Opdracht - Geef het artikel over zwerfjongeren hieronder volledig en woord voor woord weer.
=== Gekozen fragment ===
Advertentie
sociaal / Nieuws

Geen benul van aantal zwerfjongeren

Is er voldoende opvang voor zwerfjongeren? Niemand weet het, want niemand weet hoeveel jongeren zwerven, blijkt uit een rapport van de Algemene Rekenkamer.

28 december 2009

De instanties en organisaties die zich met zwerfjongeren bezighouden, hanteren allemaal andere definities en kunnen het maar niet eens worden over een algemene definitie. De Algemene Rekenkamer waarschuwt in het rapport Opvang Zwerfjongeren 2009, dat vorige week verscheen, dat dit de hulp aan zwerfjongeren in de weg staat. Omdat niemand weet hoeveel het er precies zijn, is het moeilijk te zeggen of de hulp die er is, voldoende is.

 

De ontwikkeling en monitoring van beleid blijft haperen als de partijen het niet snel eens worden. In een eerder rapport schatte de Rekenkamer het aantal zwerfjongeren op ongeveer 6000, maar nu wagen de onderzoekers zich niet meer aan het noemen van een aantal. De registratie loopt zo uiteen dat een algemeen beeld eigenlijk niet te geven is.
=== Gegeven informatie ===
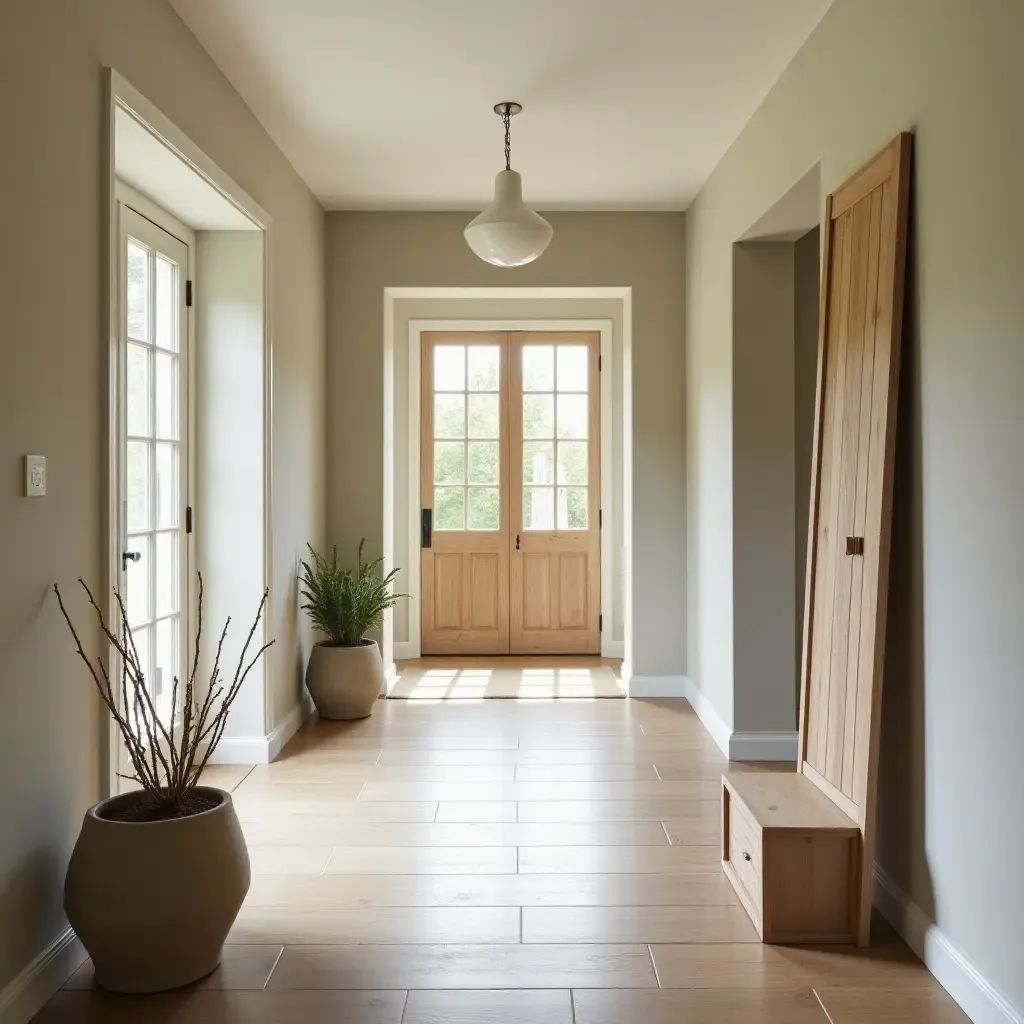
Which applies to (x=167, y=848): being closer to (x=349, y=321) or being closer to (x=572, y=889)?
(x=572, y=889)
===
Juist antwoord -
Advertentie
sociaal / Nieuws

Geen benul van aantal zwerfjongeren

Is er voldoende opvang voor zwerfjongeren? Niemand weet het, want niemand weet hoeveel jongeren zwerven, blijkt uit een rapport van de Algemene Rekenkamer.

28 december 2009

De instanties en organisaties die zich met zwerfjongeren bezighouden, hanteren allemaal andere definities en kunnen het maar niet eens worden over een algemene definitie. De Algemene Rekenkamer waarschuwt in het rapport Opvang Zwerfjongeren 2009, dat vorige week verscheen, dat dit de hulp aan zwerfjongeren in de weg staat. Omdat niemand weet hoeveel het er precies zijn, is het moeilijk te zeggen of de hulp die er is, voldoende is.

 

De ontwikkeling en monitoring van beleid blijft haperen als de partijen het niet snel eens worden. In een eerder rapport schatte de Rekenkamer het aantal zwerfjongeren op ongeveer 6000, maar nu wagen de onderzoekers zich niet meer aan het noemen van een aantal. De registratie loopt zo uiteen dat een algemeen beeld eigenlijk niet te geven is.